Presidente da entidade, Nélson Vergara comemora a construção da sede da associação, em terreno de oito hectares. (Foto: Adilson Cruz/JTR)

Após quase 14 anos de existência da Associação dos Proprietários de Caminhões de Pelotas e região (Aprocapel), um antigo sonho começa a se tornar realidade: a construção da sede da entidade, em terreno de oito hectares, junto à BR 116, no quilômetro 518, localidade de Terras Altas, em Pelotas. “Depois de quase um ano, aprovamos o orçamento do muro e a terraplanagem de área inicial de pelo menos 300 metros do terreno”, comemora o presidente da entidade, Nélson Vergara.

Ele fala com entusiasmo da construção do local, que mais que uma sede para os motoristas associados, será um ponto de referência para o descanso após um longo período de viagem pelas estradas do país. “A previsão é de que o local tenha uma capacidade para receber mais de 400 caminhões”, ressalta, além de contar também com vestiários, sanitários, escritórios, estacionamento, entre outros.

Segundo Vergara, este sonho começou junto com a Aprocapel, fundada em 19 de novembro de 2008, mas que começou a funcionar efetivamente em 5 de março de 2009, com 47 associados. “A ideia inicial era levar a Ceasa para o local e pleitear a construção de um estacionamento público”, diz. Mas a entidade cresceu e possui hoje 520 associados e uma fila de espera com mais de 100 proprietários de caminhões, afirma.

Projeto prevê que o local tenha uma capacidade para receber mais de 400 caminhões. (Foto: Divulgação)

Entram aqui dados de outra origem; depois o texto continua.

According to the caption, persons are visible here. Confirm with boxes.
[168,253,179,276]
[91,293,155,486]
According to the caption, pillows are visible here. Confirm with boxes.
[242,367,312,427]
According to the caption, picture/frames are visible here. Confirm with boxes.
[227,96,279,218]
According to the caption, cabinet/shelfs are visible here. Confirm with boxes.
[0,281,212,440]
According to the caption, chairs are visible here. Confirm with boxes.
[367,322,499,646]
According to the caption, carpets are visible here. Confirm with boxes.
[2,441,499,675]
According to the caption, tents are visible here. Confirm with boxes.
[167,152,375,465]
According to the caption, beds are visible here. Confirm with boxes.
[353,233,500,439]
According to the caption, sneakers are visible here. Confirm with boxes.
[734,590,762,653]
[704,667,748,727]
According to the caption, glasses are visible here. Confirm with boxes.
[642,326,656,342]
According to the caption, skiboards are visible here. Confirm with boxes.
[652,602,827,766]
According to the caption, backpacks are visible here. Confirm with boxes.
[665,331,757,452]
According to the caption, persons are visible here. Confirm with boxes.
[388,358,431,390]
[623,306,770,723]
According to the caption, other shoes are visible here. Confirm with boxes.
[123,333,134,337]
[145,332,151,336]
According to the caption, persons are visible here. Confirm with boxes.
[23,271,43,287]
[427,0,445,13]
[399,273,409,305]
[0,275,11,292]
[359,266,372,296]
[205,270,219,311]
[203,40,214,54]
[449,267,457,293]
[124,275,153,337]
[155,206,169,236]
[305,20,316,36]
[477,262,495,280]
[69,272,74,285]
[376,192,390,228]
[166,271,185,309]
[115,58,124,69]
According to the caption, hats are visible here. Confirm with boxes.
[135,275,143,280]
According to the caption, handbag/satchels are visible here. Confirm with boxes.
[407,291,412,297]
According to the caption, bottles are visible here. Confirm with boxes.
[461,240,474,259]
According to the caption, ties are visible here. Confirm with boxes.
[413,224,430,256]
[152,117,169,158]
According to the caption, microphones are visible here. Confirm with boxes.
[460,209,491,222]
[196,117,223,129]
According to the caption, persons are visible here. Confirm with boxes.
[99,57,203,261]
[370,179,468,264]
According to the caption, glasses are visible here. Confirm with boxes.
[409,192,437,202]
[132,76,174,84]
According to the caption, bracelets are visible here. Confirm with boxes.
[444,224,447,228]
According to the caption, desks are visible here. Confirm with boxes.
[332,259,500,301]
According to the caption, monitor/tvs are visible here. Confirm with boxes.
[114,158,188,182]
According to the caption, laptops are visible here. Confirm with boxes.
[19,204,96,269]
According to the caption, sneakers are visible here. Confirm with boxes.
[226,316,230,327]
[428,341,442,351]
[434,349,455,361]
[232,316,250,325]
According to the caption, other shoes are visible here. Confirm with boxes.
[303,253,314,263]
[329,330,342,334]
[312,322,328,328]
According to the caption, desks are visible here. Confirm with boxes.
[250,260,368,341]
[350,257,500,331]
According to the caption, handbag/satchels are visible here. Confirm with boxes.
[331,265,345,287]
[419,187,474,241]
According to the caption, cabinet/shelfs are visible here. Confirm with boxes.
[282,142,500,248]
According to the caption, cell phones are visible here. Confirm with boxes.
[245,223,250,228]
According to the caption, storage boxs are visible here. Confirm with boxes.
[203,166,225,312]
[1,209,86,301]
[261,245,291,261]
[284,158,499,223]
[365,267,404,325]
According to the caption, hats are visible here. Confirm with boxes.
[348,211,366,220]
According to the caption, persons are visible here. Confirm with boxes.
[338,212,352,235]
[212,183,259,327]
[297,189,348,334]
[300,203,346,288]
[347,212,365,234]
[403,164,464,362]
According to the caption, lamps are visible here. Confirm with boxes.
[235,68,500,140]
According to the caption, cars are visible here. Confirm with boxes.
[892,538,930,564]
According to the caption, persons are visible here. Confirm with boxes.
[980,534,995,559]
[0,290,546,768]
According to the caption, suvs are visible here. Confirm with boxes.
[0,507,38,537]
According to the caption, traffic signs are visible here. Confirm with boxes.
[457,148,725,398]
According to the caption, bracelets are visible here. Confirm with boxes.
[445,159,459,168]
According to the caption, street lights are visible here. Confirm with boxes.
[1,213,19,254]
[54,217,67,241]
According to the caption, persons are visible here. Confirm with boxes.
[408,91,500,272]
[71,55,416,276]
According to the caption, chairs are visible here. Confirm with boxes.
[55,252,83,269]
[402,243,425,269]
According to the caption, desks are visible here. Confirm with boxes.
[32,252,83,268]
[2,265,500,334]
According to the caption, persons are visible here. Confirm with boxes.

Esta longa fila tem uma explicação: “a entidade que começou como um sonho pequeno, se tornou grande”, ressalta Vergara. A partir do pagamento de uma mensalidade, o valor retorna aos associados em benefícios como a aquisição de pneus, óleo e lona a preço de custo, um diferencial entre 28% a 35% em relação ao comércio convencional, explica.

“Uma carreta bi-trem por exemplo, utiliza 26 pneus”, ressalta, e segundo ele, esta mensalidade fica “de graça” pelo retorno oferecido. E as vantagens não param por aí. Em caso de acidente com o veículo do associado, a associação providencia a remoção e assume o conserto, realizado em oficina localizada na cidade de São Marcos, na serra gaúcha.

Para isso acontecer, o proprietário mantém uma apólice de seguro de terceiros, o que é obrigatório e, segundo Vergara, uma atitude para proteger o motorista. “De 260 caminhões acidentados neste período, muitos continuaram porque têm a Aprocapel”, diz Vergara, citando ao menos 100.

Tudo é feito com a maior transparência possível e uma vez por mês as contas são apresentadas e aprovadas pelos membros da diretoria. O mesmo deve ocorrer em relação à administração do terreno da sede, que a princípio deve ter criada uma cooperativa para este fim. O principal entrave, por enquanto, diz respeito à isenção de impostos pela Aprocapel, o que a cooperativa não teria. “São duas coisas diferentes e o terreno tem que se pagar”, salienta. Mas a intenção é que o associado contribua com o menos possível e obtenha o máximo de benefícios, explica.

“Estamos numa das piores fases vividas pelo setor do transporte”, salienta o presidente, citando principalmente o preço do óleo diesel, que de dois anos para cá, pela primeira vez está mais caro do que a gasolina, diz.

“O transporte é uma atividade boa, mas difícil, e comprar um caminhão é um investimento alto, entre R$ 900 mil a R$ 1 milhão, com retorno pequeno”, diz. Para quem já está no negócio é mais fácil, afirma Vergara, e por isso, o setor tem esta alta característica da hereditariedade. “É uma profissão apaixonante, que chama a atenção, principalmente dos jovens, pela ideia de viajar, conhecer lugares, de independência”, diz.

No entanto, a habilitação é o grande empecilho para o ingresso destes jovens no setor. Além do custo, é preciso conquistar a categoria E para dirigir um caminhão de grande porte, diz.

A Aprocapel foi criada para resolver problemas de acidentes, roubos, incêndios e outros sinistros, ocorridos com os caminhoneiros da região nas estradas do Brasil a fora. Os veículos são recuperados no menor tempo possível, para que no máximo em 30 dias estejam de volta à estrada, trabalhando.

Nos seus primeiros anos, a associação funcionou no escritório de Vergara. Os associados representam em torno de 10% da frota que roda hoje na região, estimada entre dois mil a 2,5 mil veículos. Para garantir a segurança dos motoristas e das cargas nas estradas, todos os caminhões são rastreados. Cada veículo possui um rastreador, um localizador e um bloqueador, acompanhados pelo transportador por meio de um aplicativo.